For two decades, “Market Share” in the digital world was synonymous with “Share of Search.” We measured success by our visibility on the first page of Google for high-intent keywords. But as we navigate through 2026, the traditional search engine is being superseded by the “Reasoning Engine.” When a Series B CTO or a Risk Compliance Officer asks an LLM for a vendor recommendation, they aren’t clicking on ten blue links—they are receiving a curated, authoritative answer that has already been filtered through billions of parameters.
In this landscape, your most critical metric is no longer where you rank on a spreadsheet, but how often you appear in the model’s latent space. Welcome to Share of Model (SoM).

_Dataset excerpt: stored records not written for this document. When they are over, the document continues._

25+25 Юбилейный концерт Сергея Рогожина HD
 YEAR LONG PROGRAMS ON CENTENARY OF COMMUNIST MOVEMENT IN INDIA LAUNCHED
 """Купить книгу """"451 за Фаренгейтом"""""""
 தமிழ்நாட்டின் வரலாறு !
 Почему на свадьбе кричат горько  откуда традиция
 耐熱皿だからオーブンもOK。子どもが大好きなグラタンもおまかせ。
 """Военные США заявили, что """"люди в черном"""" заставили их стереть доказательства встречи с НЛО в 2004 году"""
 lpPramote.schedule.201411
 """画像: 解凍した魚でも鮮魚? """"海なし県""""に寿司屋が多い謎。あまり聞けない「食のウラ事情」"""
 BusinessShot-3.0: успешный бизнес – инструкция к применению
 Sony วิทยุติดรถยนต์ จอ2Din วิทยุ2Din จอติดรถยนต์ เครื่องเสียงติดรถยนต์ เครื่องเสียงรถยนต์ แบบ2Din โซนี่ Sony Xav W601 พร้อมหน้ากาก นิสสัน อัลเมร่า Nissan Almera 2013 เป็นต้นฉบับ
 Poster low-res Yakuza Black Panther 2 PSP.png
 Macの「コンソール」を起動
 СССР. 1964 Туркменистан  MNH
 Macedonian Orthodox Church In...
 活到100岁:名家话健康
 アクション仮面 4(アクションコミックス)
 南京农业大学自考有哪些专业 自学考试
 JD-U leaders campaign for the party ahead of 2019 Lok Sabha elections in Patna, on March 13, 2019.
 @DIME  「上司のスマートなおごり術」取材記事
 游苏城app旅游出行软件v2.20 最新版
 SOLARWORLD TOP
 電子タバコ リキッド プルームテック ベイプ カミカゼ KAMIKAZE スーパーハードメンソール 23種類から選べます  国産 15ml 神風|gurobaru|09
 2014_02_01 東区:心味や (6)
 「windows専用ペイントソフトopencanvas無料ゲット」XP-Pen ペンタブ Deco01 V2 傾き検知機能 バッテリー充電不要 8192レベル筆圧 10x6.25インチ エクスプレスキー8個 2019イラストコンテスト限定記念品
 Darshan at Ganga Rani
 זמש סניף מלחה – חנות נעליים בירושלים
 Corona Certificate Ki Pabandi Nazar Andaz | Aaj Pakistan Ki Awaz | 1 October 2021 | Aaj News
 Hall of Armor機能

Share of Model is the 2026 equivalent of brand authority. It measures the frequency, sentiment, and dominance with which Large Language Models (LLMs) like ChatGPT, Claude, and Gemini mention your brand in response to generic, non-branded queries. This guide provides the strategic framework for LLM visibility tracking and the technical methods to monitor your brand’s presence in the “mind” of the machine.
1. What is Share of Model (SoM)?
Share of Model (SoM) is a metric that quantifies a brand’s presence within the output of generative AI models. Unlike traditional SEO, which tracks URLs and clicks, SoM tracks Brand Mentions, Entity Salience, and Contextual Association.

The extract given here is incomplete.